The economic advantages of this approach over indigenous fuel cycle development would be significant to developing nations, according to Bayh.

“Due to bigger economies of scale,” he writes,“it is now much cheaper for countries lacking enrichment capacity to purchase fuel. Even a small enrichment facility would cost at least $1 billion to build and more than $100 million to operate each year. But an international nuclear-fuel bank could supply the same amount of fuel at market prices for roughly $15 million a year.”

Bayh’s newest push for the formation of a global, multi-nationally administered nuclear fuel bank, revives an effort he and Senate collegues initiated two years ago.

In 2007 Bayh along with Sen. Richard Lugar (R-Ind.) introduced legislation that would facilitate create the multinational supply regime outlined in the memo. The bill, titled The Lugar-Bayh Nuclear Safeguards and Supply Act, S. 1138 and strongly supported by then Senator and now Vice-President Joe Biden, would make it US policy to discourage the development of enrichment and reprocessing capabilities in additional countries, to encourage the creation of bilateral and multilateral assurances of nuclear fuel supply, and ensure that all supply mechanisms operate in strict accordance with the IAEA safeguards system and do not result in any additional unmet verification burdens for the system.

In August 2008 the US Department of Energy has announced a $50 million donation to the International Atomic Energy Agency (IAEA) for the purpose of establishing an International Nuclear Fuel Bank.

Stated exercise
Reproduce the part of the nuclear fuel bank passage between "The economic advantages" and "two years ago.", inclusive. The data after this text isn't needed for anything here.

Data
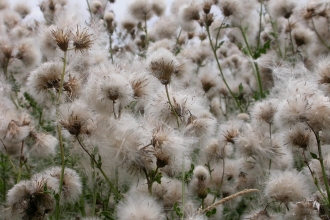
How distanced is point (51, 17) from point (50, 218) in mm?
2804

Result for this task
The economic advantages of this approach over indigenous fuel cycle development would be significant to developing nations, according to Bayh.

“Due to bigger economies of scale,” he writes,“it is now much cheaper for countries lacking enrichment capacity to purchase fuel. Even a small enrichment facility would cost at least $1 billion to build and more than $100 million to operate each year. But an international nuclear-fuel bank could supply the same amount of fuel at market prices for roughly $15 million a year.”

Bayh’s newest push for the formation of a global, multi-nationally administered nuclear fuel bank, revives an effort he and Senate collegues initiated two years ago.